▶ Given data:
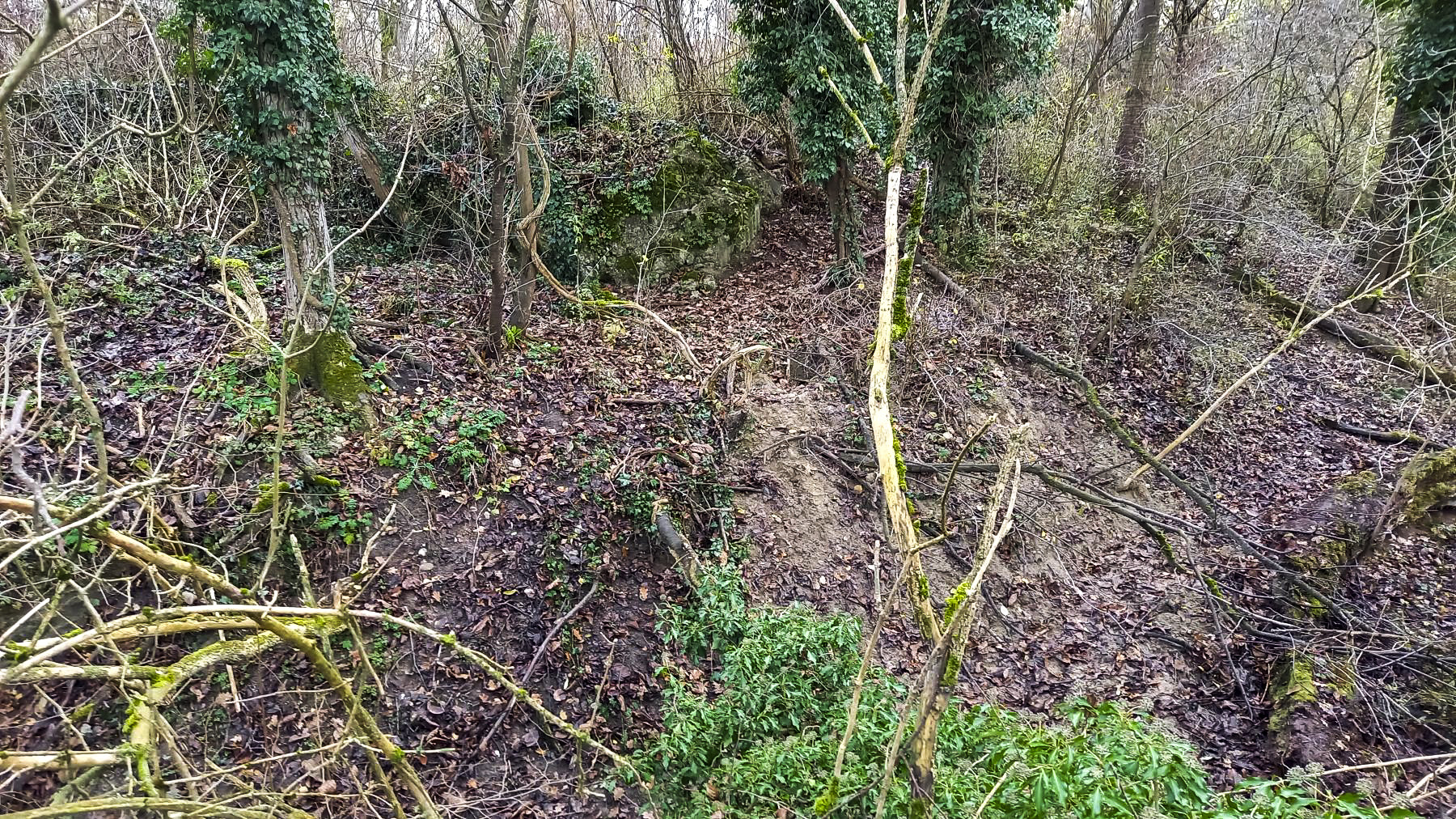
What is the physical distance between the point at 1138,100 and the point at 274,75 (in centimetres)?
1314

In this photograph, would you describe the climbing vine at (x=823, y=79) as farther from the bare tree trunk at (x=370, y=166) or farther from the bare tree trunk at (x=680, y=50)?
the bare tree trunk at (x=370, y=166)

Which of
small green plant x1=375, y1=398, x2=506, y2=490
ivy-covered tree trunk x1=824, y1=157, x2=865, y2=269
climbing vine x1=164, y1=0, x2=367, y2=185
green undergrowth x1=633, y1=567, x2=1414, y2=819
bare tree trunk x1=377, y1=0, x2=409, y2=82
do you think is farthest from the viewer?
ivy-covered tree trunk x1=824, y1=157, x2=865, y2=269

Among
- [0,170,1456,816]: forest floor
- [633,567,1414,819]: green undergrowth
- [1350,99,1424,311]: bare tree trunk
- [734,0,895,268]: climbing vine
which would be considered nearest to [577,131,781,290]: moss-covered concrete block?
[0,170,1456,816]: forest floor

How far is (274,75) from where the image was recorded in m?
5.60

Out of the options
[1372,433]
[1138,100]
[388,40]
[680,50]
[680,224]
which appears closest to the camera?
[1372,433]

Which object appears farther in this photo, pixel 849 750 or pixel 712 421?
pixel 712 421

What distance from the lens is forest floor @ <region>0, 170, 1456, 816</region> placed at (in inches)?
192

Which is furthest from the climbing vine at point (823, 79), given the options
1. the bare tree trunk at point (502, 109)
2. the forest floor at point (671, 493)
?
the bare tree trunk at point (502, 109)

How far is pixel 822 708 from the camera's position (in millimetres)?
4195

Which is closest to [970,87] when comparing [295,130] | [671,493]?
[671,493]

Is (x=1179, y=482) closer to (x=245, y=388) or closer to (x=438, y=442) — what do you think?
(x=438, y=442)

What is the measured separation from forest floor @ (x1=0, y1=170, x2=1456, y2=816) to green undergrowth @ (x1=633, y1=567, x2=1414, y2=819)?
53cm

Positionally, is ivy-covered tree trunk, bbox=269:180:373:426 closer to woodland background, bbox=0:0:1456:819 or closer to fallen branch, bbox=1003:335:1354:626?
woodland background, bbox=0:0:1456:819

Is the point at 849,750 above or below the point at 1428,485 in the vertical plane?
above
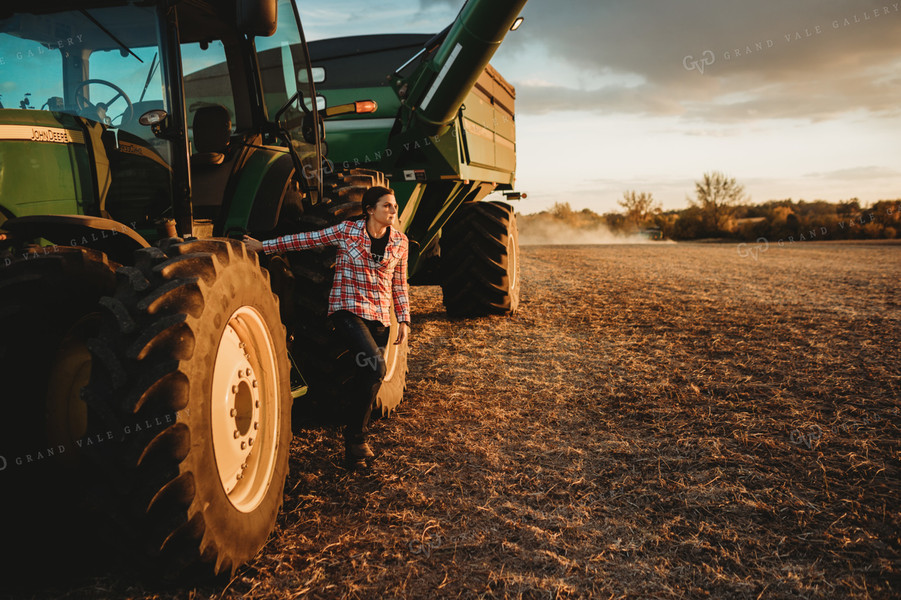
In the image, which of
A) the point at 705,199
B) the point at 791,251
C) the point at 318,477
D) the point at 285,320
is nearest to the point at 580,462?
the point at 318,477

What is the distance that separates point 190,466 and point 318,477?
1.47m

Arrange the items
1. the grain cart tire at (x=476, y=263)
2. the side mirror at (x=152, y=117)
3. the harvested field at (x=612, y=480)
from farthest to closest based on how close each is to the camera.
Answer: the grain cart tire at (x=476, y=263) → the side mirror at (x=152, y=117) → the harvested field at (x=612, y=480)

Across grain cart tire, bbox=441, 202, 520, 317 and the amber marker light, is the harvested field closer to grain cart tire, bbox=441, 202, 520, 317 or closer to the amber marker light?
grain cart tire, bbox=441, 202, 520, 317

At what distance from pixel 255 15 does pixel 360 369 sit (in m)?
1.87

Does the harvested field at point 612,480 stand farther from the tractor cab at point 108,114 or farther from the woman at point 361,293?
the tractor cab at point 108,114

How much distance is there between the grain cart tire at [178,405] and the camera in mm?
2074

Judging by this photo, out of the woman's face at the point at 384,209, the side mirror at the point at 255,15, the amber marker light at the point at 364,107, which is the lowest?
the woman's face at the point at 384,209

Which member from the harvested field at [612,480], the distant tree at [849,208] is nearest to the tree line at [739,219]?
the distant tree at [849,208]

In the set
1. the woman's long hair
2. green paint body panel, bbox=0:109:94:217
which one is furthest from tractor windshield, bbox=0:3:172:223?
the woman's long hair

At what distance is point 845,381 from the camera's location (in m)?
5.08

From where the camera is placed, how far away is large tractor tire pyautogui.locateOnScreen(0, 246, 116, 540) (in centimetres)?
232

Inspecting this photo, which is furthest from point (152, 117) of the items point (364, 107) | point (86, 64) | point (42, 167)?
point (364, 107)

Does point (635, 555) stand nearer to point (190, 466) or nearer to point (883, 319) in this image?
point (190, 466)

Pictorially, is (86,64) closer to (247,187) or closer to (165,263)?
(247,187)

▶ Task directions: Rewrite all of the data above with "climbing vine" changed to "hanging vine" everywhere it appears, keeping everything else the same. Leave out the pictures.

▶ Exercise solution:
What is the physical distance between the point at 1138,100 and the point at 274,75 (in centimetres)?
1314

In this photograph, would you describe the hanging vine at (x=823, y=79) as farther from the bare tree trunk at (x=370, y=166) or farther from the bare tree trunk at (x=680, y=50)?
the bare tree trunk at (x=370, y=166)

Which of
small green plant x1=375, y1=398, x2=506, y2=490
ivy-covered tree trunk x1=824, y1=157, x2=865, y2=269
hanging vine x1=164, y1=0, x2=367, y2=185
green undergrowth x1=633, y1=567, x2=1414, y2=819
bare tree trunk x1=377, y1=0, x2=409, y2=82
do you think is farthest from the viewer?
ivy-covered tree trunk x1=824, y1=157, x2=865, y2=269

Among
- [0,170,1456,816]: forest floor
- [633,567,1414,819]: green undergrowth
- [1350,99,1424,311]: bare tree trunk
- [734,0,895,268]: hanging vine
which would be considered nearest to [577,131,781,290]: moss-covered concrete block?
[0,170,1456,816]: forest floor

How far is (274,75) from where the image was recorded in m?
5.60

Out of the options
[1372,433]
[1138,100]
[388,40]
[680,50]
[680,224]
which appears closest to the camera?
[1372,433]

Which object appears farther in this photo, pixel 849 750 or pixel 712 421?
pixel 712 421

What distance from the lens is forest floor @ <region>0, 170, 1456, 816</region> placed at (in inches)?
192

Which is furthest from the hanging vine at point (823, 79), given the options
1. the bare tree trunk at point (502, 109)
2. the forest floor at point (671, 493)
?
the bare tree trunk at point (502, 109)

How far is pixel 822 708 from the camera's position (in millimetres)?
4195

Which is closest to [970,87] when comparing [295,130] | [671,493]?
[671,493]

Is (x=1179, y=482) closer to (x=245, y=388) or closer to (x=438, y=442) — what do you think?
(x=438, y=442)

What is the measured separation from forest floor @ (x1=0, y1=170, x2=1456, y2=816) to green undergrowth @ (x1=633, y1=567, x2=1414, y2=819)?
53cm

Positionally, is ivy-covered tree trunk, bbox=269:180:373:426 closer to woodland background, bbox=0:0:1456:819 or closer to fallen branch, bbox=1003:335:1354:626?
woodland background, bbox=0:0:1456:819

Is the point at 849,750 above or below the point at 1428,485 in the vertical plane?
above
In the image, which of
A) the point at 705,199
B) the point at 791,251
C) the point at 318,477
D) the point at 285,320
is nearest to the point at 580,462?
the point at 318,477

What is the distance that separates point 190,466 and point 318,477?
1.47m

Arrange the items
1. the grain cart tire at (x=476, y=263)
2. the side mirror at (x=152, y=117)
3. the harvested field at (x=612, y=480)
from farthest to closest based on how close each is to the camera.
Answer: the grain cart tire at (x=476, y=263) → the side mirror at (x=152, y=117) → the harvested field at (x=612, y=480)

Across grain cart tire, bbox=441, 202, 520, 317 and the amber marker light, is the harvested field closer to grain cart tire, bbox=441, 202, 520, 317 or closer to the amber marker light?
grain cart tire, bbox=441, 202, 520, 317

At what distance from pixel 255 15 does pixel 360 369 sit (in m)?
1.87

Does the harvested field at point 612,480 stand farther from the tractor cab at point 108,114 or farther from the woman at point 361,293?
the tractor cab at point 108,114

How much distance is there between the grain cart tire at [178,405] and the camera in mm?
2074

Judging by this photo, out of the woman's face at the point at 384,209, the side mirror at the point at 255,15, the amber marker light at the point at 364,107, which is the lowest?
the woman's face at the point at 384,209

Which member from the harvested field at [612,480], the distant tree at [849,208] is nearest to the tree line at [739,219]?
the distant tree at [849,208]

In the set
1. the woman's long hair
2. green paint body panel, bbox=0:109:94:217
which one is furthest from tractor windshield, bbox=0:3:172:223?
the woman's long hair

At what distance is point 845,381 from the camera's location (in m)?
5.08

From where the camera is placed, how far away is large tractor tire pyautogui.locateOnScreen(0, 246, 116, 540) (in centimetres)?
232

Inspecting this photo, which is furthest from point (152, 117) of the items point (364, 107) | point (86, 64) | point (42, 167)?
point (364, 107)

Does point (635, 555) stand nearer to point (190, 466) or nearer to point (883, 319) in this image?
point (190, 466)

Pictorially, is (86,64) closer to (247,187) or closer to (165,263)?
(247,187)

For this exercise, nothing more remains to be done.